EAST ST. LOUIS, Ill. -- A widow whose husband died at a Southern Illinois Veterans Affairs hospital under fire for substandard care has agreed to settle her lawsuit against the government for $975,000, her attorney said.
Katrina Shank had sought $12 million in her federal wrongful-death lawsuit. Her husband, 50-year-old Air Force veteran Robert Shank III of Murray, Ky., bled to death in August 2007, a day after undergoing gallbladder surgery at the VA hospital in Marion, Ill.
Shank's widow claimed the government failed to sufficiently check the background of her husband's surgeon, Dr. Jose Veizaga-Mendez, before hiring him in January 2006.
At least one other lawsuit involving care by Veizaga-Mendez at the hospital is pending. Darla Marshall of Kentucky sued the government last spring, seeking $10 million in damages. Her husband, James Marshall, 61, of Benton, Ky., died of a blood infection in July 2007, six days after Veizaga-Mendez performed a lymph node biopsy.
Veizaga-Mendez resigned three days after Robert Shank's death, and major surgeries were ordered halted there after inspectors attributed several patient deaths to questionable surgical care.
Terms involving Katrina Shank's deal were not disclosed in court documents, though her attorney, Stan Heller, said the settlement was $975,000 -- a sum that he said amounts to an admission of responsibility by the government.
"They wouldn't be paying close to $1 million if they didn't believe they screwed up," Heller said Tuesday. "The government doesn't toss money like that around easily."
Heller, who also represents Darla Marshall, said the settlement took into account factors such as Robert Shank's joblessness at the time of his death.
A VA spokesman, Paul Sherbo, said only that "the VA has no information to offer on this case, pending a review by the court."
According to an order by U.S. District Judge J. Phil Gilbert, the settlement automatically becomes final after 90 days unless it hits a snag.

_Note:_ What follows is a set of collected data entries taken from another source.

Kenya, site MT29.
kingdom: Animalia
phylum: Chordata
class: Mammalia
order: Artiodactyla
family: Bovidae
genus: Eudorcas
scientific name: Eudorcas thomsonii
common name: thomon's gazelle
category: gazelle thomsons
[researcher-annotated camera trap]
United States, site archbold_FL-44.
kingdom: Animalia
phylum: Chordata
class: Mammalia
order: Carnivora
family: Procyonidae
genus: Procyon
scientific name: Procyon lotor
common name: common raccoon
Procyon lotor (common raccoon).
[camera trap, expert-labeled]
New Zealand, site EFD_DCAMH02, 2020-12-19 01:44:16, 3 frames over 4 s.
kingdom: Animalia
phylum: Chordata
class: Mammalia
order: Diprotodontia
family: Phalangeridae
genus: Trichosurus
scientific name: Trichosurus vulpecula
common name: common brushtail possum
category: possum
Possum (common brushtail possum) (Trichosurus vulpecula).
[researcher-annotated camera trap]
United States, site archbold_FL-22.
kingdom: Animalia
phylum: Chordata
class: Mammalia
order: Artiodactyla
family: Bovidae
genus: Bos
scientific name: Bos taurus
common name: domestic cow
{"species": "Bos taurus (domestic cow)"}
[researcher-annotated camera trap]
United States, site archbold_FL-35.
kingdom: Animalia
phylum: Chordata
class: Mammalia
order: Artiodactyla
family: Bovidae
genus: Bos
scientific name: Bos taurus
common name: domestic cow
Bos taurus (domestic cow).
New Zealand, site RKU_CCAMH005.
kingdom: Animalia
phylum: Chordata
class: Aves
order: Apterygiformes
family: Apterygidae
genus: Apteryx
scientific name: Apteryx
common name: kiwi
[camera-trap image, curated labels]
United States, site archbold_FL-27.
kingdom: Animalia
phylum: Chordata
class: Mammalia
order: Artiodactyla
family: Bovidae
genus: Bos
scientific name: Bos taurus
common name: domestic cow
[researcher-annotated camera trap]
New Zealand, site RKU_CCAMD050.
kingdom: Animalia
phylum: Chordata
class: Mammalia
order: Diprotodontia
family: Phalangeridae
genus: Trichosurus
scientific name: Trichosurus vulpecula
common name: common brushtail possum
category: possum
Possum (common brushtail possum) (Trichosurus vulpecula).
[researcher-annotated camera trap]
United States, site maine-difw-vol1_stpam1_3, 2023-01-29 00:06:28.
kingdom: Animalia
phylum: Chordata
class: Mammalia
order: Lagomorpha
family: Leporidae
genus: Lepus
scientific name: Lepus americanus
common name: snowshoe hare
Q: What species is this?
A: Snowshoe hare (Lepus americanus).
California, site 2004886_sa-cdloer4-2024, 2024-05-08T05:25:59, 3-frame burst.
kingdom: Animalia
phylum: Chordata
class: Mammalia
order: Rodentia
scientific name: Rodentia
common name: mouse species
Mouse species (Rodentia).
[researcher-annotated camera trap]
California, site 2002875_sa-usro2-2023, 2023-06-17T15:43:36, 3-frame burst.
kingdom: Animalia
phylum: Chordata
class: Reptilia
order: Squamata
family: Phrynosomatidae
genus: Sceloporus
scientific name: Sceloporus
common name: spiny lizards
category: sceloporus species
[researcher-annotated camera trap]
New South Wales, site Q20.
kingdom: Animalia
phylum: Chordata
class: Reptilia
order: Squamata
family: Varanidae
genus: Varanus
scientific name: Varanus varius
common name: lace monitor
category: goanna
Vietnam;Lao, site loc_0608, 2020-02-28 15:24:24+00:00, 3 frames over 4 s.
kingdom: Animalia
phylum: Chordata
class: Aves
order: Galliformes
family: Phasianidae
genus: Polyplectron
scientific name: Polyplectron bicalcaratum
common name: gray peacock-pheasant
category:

The VA found at least nine deaths between October 2006 and March 2007 were "directly attributable" to substandard care at the hospital, which serves veterans from Southern Illinois, southwestern Indiana and western Kentucky. Those deaths did not include Robert Shank and James Marshall, who died months later.
The VA's findings do not put the sole blame on Veizaga-Mendez, but Shank's lawsuit said many or all of those who died were his patients.
Of an additional 34 cases the VA investigated, 10 patients died after receiving questionable care that complicated their health, officials said. Investigators could not determine if the actual care caused those deaths.
Veizaga-Mendez, who is not listed as a defendant in the lawsuits, has no listed telephone number and has not responded to repeated messages left by the AP at a Massachusetts home listed as an address for his wife.
Minor surgical procedures resumed at the Marion VA in May. VA Secretary James Peake said during a September tour of the Marion site that the hospital still must hire a surgeon and a chief of staff before any major operations can resume.
The VA's own investigations of the surgical deaths often have been blistering, at times labeling the hospital's previous management as "dysfunctional and inefficient."
A heavily redacted VA report in June also found poor employee morale stemming from various concerns ranging from sexual harassment, forced retirements of elderly staff and the quality of patient care, including the hiring of poor physicians.